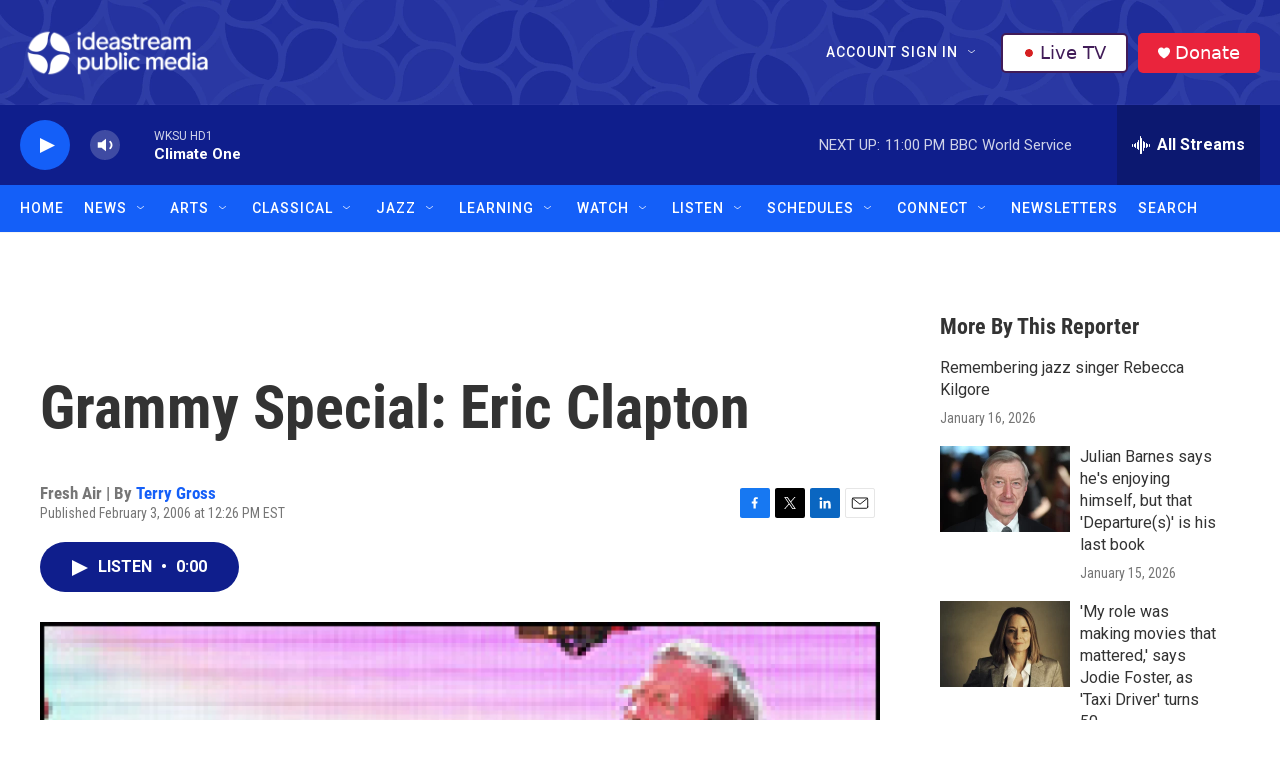

--- FILE ---
content_type: text/html; charset=utf-8
request_url: https://www.google.com/recaptcha/api2/aframe
body_size: 185
content:
<!DOCTYPE HTML><html><head><meta http-equiv="content-type" content="text/html; charset=UTF-8"></head><body><script nonce="64LVMHYbIb-IITgXWWL5Sw">/** Anti-fraud and anti-abuse applications only. See google.com/recaptcha */ try{var clients={'sodar':'https://pagead2.googlesyndication.com/pagead/sodar?'};window.addEventListener("message",function(a){try{if(a.source===window.parent){var b=JSON.parse(a.data);var c=clients[b['id']];if(c){var d=document.createElement('img');d.src=c+b['params']+'&rc='+(localStorage.getItem("rc::a")?sessionStorage.getItem("rc::b"):"");window.document.body.appendChild(d);sessionStorage.setItem("rc::e",parseInt(sessionStorage.getItem("rc::e")||0)+1);localStorage.setItem("rc::h",'1768705726904');}}}catch(b){}});window.parent.postMessage("_grecaptcha_ready", "*");}catch(b){}</script></body></html>

--- FILE ---
content_type: text/css
request_url: https://tags.srv.stackadapt.com/sa.css
body_size: -11
content:
:root {
    --sa-uid: '0-bd58344a-9319-5d6b-5a22-becf8b193fce';
}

=-=-=

Reproduce exactly the lines above from the line with "body_size: 185" to the line with "content_type: text/css", including both, and add nothing.

## Written answer:
body_size: 185
content:
<!DOCTYPE HTML><html><head><meta http-equiv="content-type" content="text/html; charset=UTF-8"></head><body><script nonce="64LVMHYbIb-IITgXWWL5Sw">/** Anti-fraud and anti-abuse applications only. See google.com/recaptcha */ try{var clients={'sodar':'https://pagead2.googlesyndication.com/pagead/sodar?'};window.addEventListener("message",function(a){try{if(a.source===window.parent){var b=JSON.parse(a.data);var c=clients[b['id']];if(c){var d=document.createElement('img');d.src=c+b['params']+'&rc='+(localStorage.getItem("rc::a")?sessionStorage.getItem("rc::b"):"");window.document.body.appendChild(d);sessionStorage.setItem("rc::e",parseInt(sessionStorage.getItem("rc::e")||0)+1);localStorage.setItem("rc::h",'1768705726904');}}}catch(b){}});window.parent.postMessage("_grecaptcha_ready", "*");}catch(b){}</script></body></html>

--- FILE ---
content_type: text/css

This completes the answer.